Markets Erode Morals, Let People Do Horrible Things: Study

Markets Turn People Evil: Study
Face of tiny white mouse peeps out
Face of tiny white mouse peeps out

Markets can make people do bad things.

That's the disturbing -- but sadly not all that shocking -- conclusion of a recent experiment by two German economists, who found that people were more willing to let laboratory mice be killed in exchange for small sums of money if they were involved in financial markets where the mice's lives were bought and sold. The more people in the market, the cheaper the lives of the mice were. Markets eroded the morals of the people involved.

The study helps explain how people who might ordinarily be horrified by labor conditions in Bangladesh or environmental devastation in China can end up supporting those things without thinking about it. It's much easier for us to buy that cheap T-shirt made with sweatshop labor if financial markets shield us from the ugly reality of how it got made, or at least help us pass off responsibility for those things onto somebody else in the market. It helps explain how Wall Street traders can ignore the potentially devastating consequences of pumping dangerous bubbles higher.

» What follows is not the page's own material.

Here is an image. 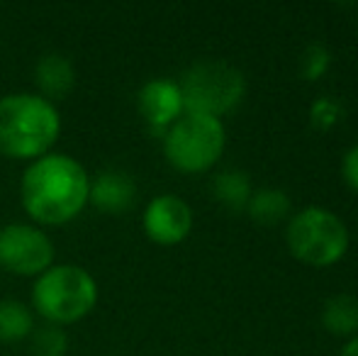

In the study, by Armin Falk of the University of Bonn and Nora Szech of the University of Bamberg, one group of people was given a simple, stark choice: They would get 10 euros if they agreed to let a mouse be killed. Nearly 46 percent of the people in that group chose the 10 euros, consigning their mice to death. You might call this the "control group," or "mouse murderers."

Then, the experimenters put several more people in trading markets, where rights to trade the lives of the mice were bought and sold. In a simple market, 72 percent of the people involved were willing to trade the lives of mice for money, usually for much less than 10 euros.

In a more complex market, involving more traders, roughly 76 percent killed mice for cash, at even lower prices.

The study used mice known as "surplus" mice, which are routinely killed because they aren't useful for other scientific experiments. (Which is a horrible thing to learn all by itself.) The researchers say that all of the mice in the experiment were going to die anyway, and that the experiment saved many. Those mice that made it through the study without being killed lived out the rest of their natural lives in comfort, with medical care. The rest were killed humanely. There is no word on how everybody slept at night after the experiment was over.

Markets are not inherently evil. They can do a lot of good, as the German researchers allow. But they are not infallible. The study comes at the end of a long stretch of decades in which "free markets" have been elevated to near-sacred status and have infiltrated our lives, not always in good ways. Harvard economist Michael Sandel has warned that America risks becoming a "market society," a place without a soul.

Formerly public institutions have been privatized, including the warehousing of human beings in prisons, as The Huffington Post's Chris Kirkham has documented extensively. People get the names of casinos and porn sites tattooed on their faces. Pension plans have been replaced by market-based 401(k)s, which gradually eat away at retirement security. Some would like to replace social programs like Medicare and Social Security with market-based accounts. Satisfying the god of the free market has led to widening income inequality, with soaring stocks and stagnant wages.

The devastating collapses of the dot-com and housing bubbles in recent years have finally led us to start questioning the value of unfettered markets. This study suggests there is good reason to put limits on just how far we let markets go.

"We as a society have to think about where markets are appropriate," the researchers write, "and where they are not."

Correction: An earlier version of this story incorrectly identified one of the researchers as "Nora Szechone." The correct name is Nora Szech.